Isn't the energy of a new year exciting?
It's as though, as a collective, we decide to rise up and declare a desire for a brighter life.
If your social media feed looks anything like mine, then you've probably been inundated with how you can make sure this is your best year yet. With resolutions and goals and intentions and all of that juicy stuff which I love so much.
Which is of course beautiful and inspiring (if sometimes, kinda overwhelming!).
I wanted to pop in today to ask you to consider something a little different.
What do you need to let go of to move forward to live your brightest life?
Have you stopped to consider the weights you are carrying around? No, not the couple of Christmas kilo's (which probably look great on you by the way).
I mean, the resentments, the guilt, the sadness and anger that we are carrying around.
Let's reflect for a moment over the last year. Is there something you are carrying with you that is bringing you down? Is there a heaviness to a memory, a person, an experience that has stayed with you?
If you have had enough of holding on to these stories, then perhaps, my friend, it's time to let go and forgive.
Release those darker feelings, and create the S P A C E for some fresh, new luminous ones.
The ever-wise Wayne Dyer speaks of forgiveness as a snake bite - he says what kills you isn't the bite itself, it's the venom. Therefore, metaphysically, after you are hurt or betrayed, it's not the event that (figuratively) kills you, but the anger, the hate and the un-forgiveness that comes along with it.
There have been two major incidents in my life that have called for all-in, full-on forgiveness. And, lemme tell you, it wasn't easy.
Especially the first time. Because, understandably, I was angry and hurt. And I believed that forgiveness meant validating what happened. Being ok with the actions that caused the pain.
But here's the thing:
Forgiveness and letting go have nothing to do with the person who hurt you.
It has nothing to do with the act that plays over and over in your mind.
In no way does it mean you have to become besties with the person in question (unless it's yourself, then - yeah you do!).
During my first true experience of forgiveness, in a moment of revelation (in the shower of course, because all good revelation’s happen in the shower right!), I realised I didn't want to carry that bitterness around with me.
I wanted to step into situations-to-be with a clear heart and an openness to trust.
And the only way to release that heaviness on my shoulders and in my heart was to forgive and let go.
So I began the journey. For me that looked like:
::: Writing a letter, expressing my darkest thoughts, opinions and beliefs and burning it.

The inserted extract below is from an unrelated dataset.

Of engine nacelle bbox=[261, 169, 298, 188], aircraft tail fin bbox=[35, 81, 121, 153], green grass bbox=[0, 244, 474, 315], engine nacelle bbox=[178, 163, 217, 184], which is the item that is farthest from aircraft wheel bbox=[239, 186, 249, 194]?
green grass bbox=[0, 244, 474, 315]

A real releasing ritual.
::: Making notes about the woman I wanted to be from here on out (loving, trusting, open etc).
::: Interrupting the spiteful thoughts and replacing them with "I forgive you" (this takes practice!).
And over time, the heaviness lifted.
It took a little while, sure, but the second time I needed to forgive (different person, different situation) it was so much easier. It was as if my mind had been trained in the art of forgiveness and the whole experience was expedited.
Forgiveness is all about Y O U.
It's lightening your load, easing your burdens.
Allowing you to move forward in your life with love, not fear.
Forgiveness is the fragrance that the violet sheds on the heel that has crushed it.
- Mark Twain
In the spirit of a new year, who can you begin to to forgive today?
Perhaps it's someone else.
Perhaps it's yourself.
You are more than worthy.
Wishing you a light-filled start to this year.